[Stored data]
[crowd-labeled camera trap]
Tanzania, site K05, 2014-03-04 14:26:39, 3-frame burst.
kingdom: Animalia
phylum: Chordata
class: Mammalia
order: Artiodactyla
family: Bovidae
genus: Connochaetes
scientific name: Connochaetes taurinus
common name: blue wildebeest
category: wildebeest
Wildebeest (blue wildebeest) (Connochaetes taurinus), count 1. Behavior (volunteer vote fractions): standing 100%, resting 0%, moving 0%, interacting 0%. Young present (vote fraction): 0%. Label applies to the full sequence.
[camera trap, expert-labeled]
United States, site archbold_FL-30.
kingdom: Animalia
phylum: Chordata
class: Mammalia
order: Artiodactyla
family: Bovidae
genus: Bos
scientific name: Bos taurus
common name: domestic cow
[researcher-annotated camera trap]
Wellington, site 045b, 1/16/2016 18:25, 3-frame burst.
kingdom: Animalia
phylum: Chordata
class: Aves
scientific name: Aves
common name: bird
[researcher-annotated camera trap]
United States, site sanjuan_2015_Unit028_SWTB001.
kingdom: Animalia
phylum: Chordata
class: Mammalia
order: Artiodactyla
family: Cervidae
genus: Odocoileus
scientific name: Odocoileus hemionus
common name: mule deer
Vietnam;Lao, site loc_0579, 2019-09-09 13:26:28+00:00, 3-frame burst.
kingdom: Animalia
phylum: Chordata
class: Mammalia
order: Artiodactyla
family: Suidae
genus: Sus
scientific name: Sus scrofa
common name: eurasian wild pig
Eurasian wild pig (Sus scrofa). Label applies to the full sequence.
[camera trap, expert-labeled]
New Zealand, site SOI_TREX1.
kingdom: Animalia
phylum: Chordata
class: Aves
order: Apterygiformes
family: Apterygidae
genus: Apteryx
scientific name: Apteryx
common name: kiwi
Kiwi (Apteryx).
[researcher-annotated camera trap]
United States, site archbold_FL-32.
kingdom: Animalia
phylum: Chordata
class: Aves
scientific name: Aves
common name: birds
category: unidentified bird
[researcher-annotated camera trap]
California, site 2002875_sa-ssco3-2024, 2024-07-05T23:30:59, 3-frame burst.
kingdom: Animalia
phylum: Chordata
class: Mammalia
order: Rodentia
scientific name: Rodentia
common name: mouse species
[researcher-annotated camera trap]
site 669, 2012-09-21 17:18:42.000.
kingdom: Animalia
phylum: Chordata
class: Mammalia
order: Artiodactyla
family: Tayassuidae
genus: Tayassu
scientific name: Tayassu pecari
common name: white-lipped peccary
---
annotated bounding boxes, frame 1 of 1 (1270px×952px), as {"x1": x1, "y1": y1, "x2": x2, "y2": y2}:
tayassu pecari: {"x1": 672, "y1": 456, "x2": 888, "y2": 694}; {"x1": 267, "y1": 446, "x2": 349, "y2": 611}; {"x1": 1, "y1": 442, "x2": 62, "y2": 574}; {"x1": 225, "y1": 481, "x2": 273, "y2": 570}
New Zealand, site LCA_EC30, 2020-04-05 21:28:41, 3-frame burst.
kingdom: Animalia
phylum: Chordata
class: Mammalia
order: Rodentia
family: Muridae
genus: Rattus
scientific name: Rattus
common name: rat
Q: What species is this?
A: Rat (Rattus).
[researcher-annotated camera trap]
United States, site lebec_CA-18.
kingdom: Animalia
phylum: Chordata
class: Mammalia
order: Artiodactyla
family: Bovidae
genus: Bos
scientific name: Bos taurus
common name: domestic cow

• **HOW TO COMPLETE THIS TASK**
Each record should be given again exactly as it reads.

• **RESPONSE BELOW**
[crowd-labeled camera trap]
Tanzania, site K05, 2014-03-04 14:26:39, 3-frame burst.
kingdom: Animalia
phylum: Chordata
class: Mammalia
order: Artiodactyla
family: Bovidae
genus: Connochaetes
scientific name: Connochaetes taurinus
common name: blue wildebeest
category: wildebeest
Wildebeest (blue wildebeest) (Connochaetes taurinus), count 1. Behavior (volunteer vote fractions): standing 100%, resting 0%, moving 0%, interacting 0%. Young present (vote fraction): 0%. Label applies to the full sequence.
[camera trap, expert-labeled]
United States, site archbold_FL-30.
kingdom: Animalia
phylum: Chordata
class: Mammalia
order: Artiodactyla
family: Bovidae
genus: Bos
scientific name: Bos taurus
common name: domestic cow
[researcher-annotated camera trap]
Wellington, site 045b, 1/16/2016 18:25, 3-frame burst.
kingdom: Animalia
phylum: Chordata
class: Aves
scientific name: Aves
common name: bird
[researcher-annotated camera trap]
United States, site sanjuan_2015_Unit028_SWTB001.
kingdom: Animalia
phylum: Chordata
class: Mammalia
order: Artiodactyla
family: Cervidae
genus: Odocoileus
scientific name: Odocoileus hemionus
common name: mule deer
Vietnam;Lao, site loc_0579, 2019-09-09 13:26:28+00:00, 3-frame burst.
kingdom: Animalia
phylum: Chordata
class: Mammalia
order: Artiodactyla
family: Suidae
genus: Sus
scientific name: Sus scrofa
common name: eurasian wild pig
Eurasian wild pig (Sus scrofa). Label applies to the full sequence.
[camera trap, expert-labeled]
New Zealand, site SOI_TREX1.
kingdom: Animalia
phylum: Chordata
class: Aves
order: Apterygiformes
family: Apterygidae
genus: Apteryx
scientific name: Apteryx
common name: kiwi
Kiwi (Apteryx).
[researcher-annotated camera trap]
United States, site archbold_FL-32.
kingdom: Animalia
phylum: Chordata
class: Aves
scientific name: Aves
common name: birds
category: unidentified bird
[researcher-annotated camera trap]
California, site 2002875_sa-ssco3-2024, 2024-07-05T23:30:59, 3-frame burst.
kingdom: Animalia
phylum: Chordata
class: Mammalia
order: Rodentia
scientific name: Rodentia
common name: mouse species
[researcher-annotated camera trap]
site 669, 2012-09-21 17:18:42.000.
kingdom: Animalia
phylum: Chordata
class: Mammalia
order: Artiodactyla
family: Tayassuidae
genus: Tayassu
scientific name: Tayassu pecari
common name: white-lipped peccary
---
annotated bounding boxes, frame 1 of 1 (1270px×952px), as {"x1": x1, "y1": y1, "x2": x2, "y2": y2}:
tayassu pecari: {"x1": 672, "y1": 456, "x2": 888, "y2": 694}; {"x1": 267, "y1": 446, "x2": 349, "y2": 611}; {"x1": 1, "y1": 442, "x2": 62, "y2": 574}; {"x1": 225, "y1": 481, "x2": 273, "y2": 570}
New Zealand, site LCA_EC30, 2020-04-05 21:28:41, 3-frame burst.
kingdom: Animalia
phylum: Chordata
class: Mammalia
order: Rodentia
family: Muridae
genus: Rattus
scientific name: Rattus
common name: rat
Q: What species is this?
A: Rat (Rattus).
[researcher-annotated camera trap]
United States, site lebec_CA-18.
kingdom: Animalia
phylum: Chordata
class: Mammalia
order: Artiodactyla
family: Bovidae
genus: Bos
scientific name: Bos taurus
common name: domestic cow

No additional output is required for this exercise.